**Required task:** Can you rewrite the listing below with every "green plant" replaced by "leafy shrub" and everything else left as it is?

---------- Data rows ----------

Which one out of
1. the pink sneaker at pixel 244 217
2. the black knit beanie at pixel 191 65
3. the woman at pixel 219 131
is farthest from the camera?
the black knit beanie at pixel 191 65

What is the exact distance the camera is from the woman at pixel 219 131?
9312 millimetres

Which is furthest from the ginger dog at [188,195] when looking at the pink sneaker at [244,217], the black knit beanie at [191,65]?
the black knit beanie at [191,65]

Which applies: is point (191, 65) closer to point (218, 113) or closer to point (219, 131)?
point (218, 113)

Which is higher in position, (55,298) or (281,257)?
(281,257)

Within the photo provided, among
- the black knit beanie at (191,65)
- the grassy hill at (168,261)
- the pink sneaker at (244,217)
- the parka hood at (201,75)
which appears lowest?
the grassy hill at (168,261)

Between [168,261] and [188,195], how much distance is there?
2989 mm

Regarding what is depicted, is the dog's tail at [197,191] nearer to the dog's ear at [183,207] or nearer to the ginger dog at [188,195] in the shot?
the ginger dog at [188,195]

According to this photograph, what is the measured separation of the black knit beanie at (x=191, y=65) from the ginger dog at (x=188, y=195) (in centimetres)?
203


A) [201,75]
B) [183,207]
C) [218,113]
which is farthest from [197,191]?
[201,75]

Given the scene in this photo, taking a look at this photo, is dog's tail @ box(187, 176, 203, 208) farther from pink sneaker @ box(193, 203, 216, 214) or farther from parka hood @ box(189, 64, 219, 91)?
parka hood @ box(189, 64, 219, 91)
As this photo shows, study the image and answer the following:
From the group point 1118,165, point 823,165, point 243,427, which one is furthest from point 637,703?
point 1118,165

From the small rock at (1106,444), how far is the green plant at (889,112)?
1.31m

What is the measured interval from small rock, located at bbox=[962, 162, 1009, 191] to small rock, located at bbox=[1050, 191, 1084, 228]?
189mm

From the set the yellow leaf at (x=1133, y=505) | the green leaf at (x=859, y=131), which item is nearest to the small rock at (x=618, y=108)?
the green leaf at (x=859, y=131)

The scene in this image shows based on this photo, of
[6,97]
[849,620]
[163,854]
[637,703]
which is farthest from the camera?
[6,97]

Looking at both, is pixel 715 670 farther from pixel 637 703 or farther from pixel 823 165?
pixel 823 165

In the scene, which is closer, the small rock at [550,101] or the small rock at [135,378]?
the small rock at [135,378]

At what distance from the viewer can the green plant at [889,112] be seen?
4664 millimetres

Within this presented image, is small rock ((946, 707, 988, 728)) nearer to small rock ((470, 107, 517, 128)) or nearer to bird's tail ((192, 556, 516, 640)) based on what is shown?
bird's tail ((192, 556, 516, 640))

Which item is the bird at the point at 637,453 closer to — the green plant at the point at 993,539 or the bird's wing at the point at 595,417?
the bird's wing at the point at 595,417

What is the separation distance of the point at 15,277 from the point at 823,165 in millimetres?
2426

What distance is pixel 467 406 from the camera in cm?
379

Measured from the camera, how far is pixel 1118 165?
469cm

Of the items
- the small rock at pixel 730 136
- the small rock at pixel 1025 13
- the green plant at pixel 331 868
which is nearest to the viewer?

----------

**Response to this exercise:**
Which one out of
1. the pink sneaker at pixel 244 217
2. the black knit beanie at pixel 191 65
3. the woman at pixel 219 131
is farthest from the camera?
the black knit beanie at pixel 191 65

What is the exact distance the camera is from the woman at pixel 219 131?
9312 millimetres

Which is furthest from the ginger dog at [188,195] when looking at the pink sneaker at [244,217], the black knit beanie at [191,65]?
the black knit beanie at [191,65]

Which applies: is point (191, 65) closer to point (218, 113) or closer to point (219, 131)?
point (218, 113)

Which is higher in position, (55,298) or (281,257)?
(281,257)

Within the photo provided, among
- the black knit beanie at (191,65)
- the grassy hill at (168,261)
- the pink sneaker at (244,217)
- the parka hood at (201,75)
which appears lowest?
the grassy hill at (168,261)

Between [168,261] and [188,195], how much distance is there?
2989 mm

Regarding what is depicted, is the dog's tail at [197,191] nearer to the dog's ear at [183,207] or nearer to the ginger dog at [188,195] in the shot?
the ginger dog at [188,195]

According to this photograph, what is the measured separation of the black knit beanie at (x=191, y=65) from the ginger dog at (x=188, y=195) (in centimetres)?
203


A) [201,75]
B) [183,207]
C) [218,113]
which is farthest from [197,191]?
[201,75]

Given the scene in this photo, taking a look at this photo, is dog's tail @ box(187, 176, 203, 208) farther from pink sneaker @ box(193, 203, 216, 214) or farther from parka hood @ box(189, 64, 219, 91)?
parka hood @ box(189, 64, 219, 91)
As this photo shows, study the image and answer the following:
From the group point 1118,165, point 823,165, point 243,427, which one is furthest from point 637,703?
point 1118,165

From the small rock at (1106,444), how far is the leafy shrub at (889,112)?
1.31m

What is the measured interval from small rock, located at bbox=[962, 162, 1009, 191] to small rock, located at bbox=[1050, 191, 1084, 228]?
189mm

From the set the yellow leaf at (x=1133, y=505) | the green leaf at (x=859, y=131), which item is nearest to the small rock at (x=618, y=108)?
the green leaf at (x=859, y=131)

The scene in this image shows based on this photo, of
[6,97]
[849,620]
[163,854]
[637,703]
which is farthest from the camera?
[6,97]

Looking at both, is pixel 715 670 farther from pixel 637 703 or farther from pixel 823 165?
pixel 823 165

In the scene, which is closer, the small rock at [550,101] or the small rock at [135,378]?
the small rock at [135,378]

At what distance from the viewer can the leafy shrub at [889,112] be seen?
4664 millimetres

Within this presented image, is small rock ((946, 707, 988, 728)) nearer to small rock ((470, 107, 517, 128)) or nearer to bird's tail ((192, 556, 516, 640)) based on what is shown?
bird's tail ((192, 556, 516, 640))

Which item is the bird at the point at 637,453 closer to — the leafy shrub at the point at 993,539 or the bird's wing at the point at 595,417?
the bird's wing at the point at 595,417

What is the separation distance of the point at 15,277 from the point at 823,165 in millimetres?
2426

What distance is pixel 467 406 from the camera in cm?
379

Measured from the camera, how far is pixel 1118 165?
469cm

Of the items
- the small rock at pixel 730 136
- the small rock at pixel 1025 13
- the leafy shrub at pixel 331 868
which is nearest to the viewer?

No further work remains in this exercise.